Any interpretation of why the ROI of security investments is measured differently between these two roles: 42 per cent for CISOs and 54 per cent for Boards? How can CISOs quantify security risks and ROI when prevention is the key goal and when security slows down things, adding some necessary friction?

This disparity stems from fundamentally different perspectives on value. While boards primarily evaluate security through financial metrics and business outcomes, CISOs tend to measure success through operational metrics like incident impact and security milestone attainment. This creates a significant communication gap when justifying investments that can be perceived as hurdles to speed and innovation.

Successful CEOs are learning to translate security value into board language. When presenting budget requests, 64 per cent of boards find positioning security as a business enabler most convincing, yet only 43 per cent of CISOs use this approach. There is an opportunity here for CISOs to change the narrative by translating preventive measures into tangible business language. 53 per cent of CISOs with strong board relationships can create effective plans of record for security initiatives (vs. 37 per cent without such relationships), largely because they frame security in business terms.

Any areas of conflict that we should reckon on the CISO-CIO side as well?

The leadership dynamic between CISOs and CIOs may experience significant friction despite sharing the common goal of defending digital infrastructure and enabling growth. Key reasons for tension include data sprawl across complex environments, budget and ownership silos, and the rapidly evolving threat landscape.

With workloads distributed across sprawling, hybrid, and multi-cloud environments, data from disparate systems often results in neither security nor infrastructure teams having full, real-time visibility across the entire landscape. This in turn leads to delays in threat detection, confusion over where risks truly reside, and often conflicting assessments of priorities.

Also, CISOs often lack control over the infrastructure they are tasked with securing, while CIOs are expected to deliver innovation on lean budgets. This leads to mismatched priorities. CISOs seek resilience and risk reduction, whereas CIOs are incentivised to chase performance, uptime, and speed.

Does AI make things worse or better here?

The surge in AI usage is both a weapon and a shield.
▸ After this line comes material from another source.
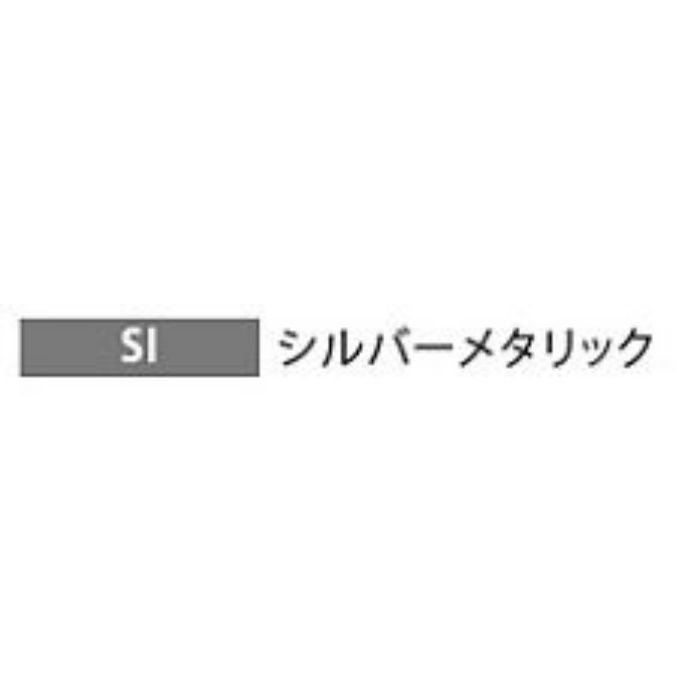 SI シルバーメタリック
CIOs are eager to deploy AI to optimise operations, while CISOs are cautious about prompt injection risks, LLM exposure, and shadow AI deployments. This creates a natural push-pull dynamic between agility and caution, especially relevant in India’s critical infrastructure sectors like payments and utilities.

The antidote lies not just in fine-tuning processes but in establishing shared visibility and collaboration through unified observability platforms that provide both teams with a single source of truth. When both SecOps and ITOps operate within a unified platform, they gain shared visibility across the entire environment, enabling real-time collaboration on incident response, threat triage, and performance degradation. This eliminates redundant alerts, false positives, and gaps caused by siloed systems.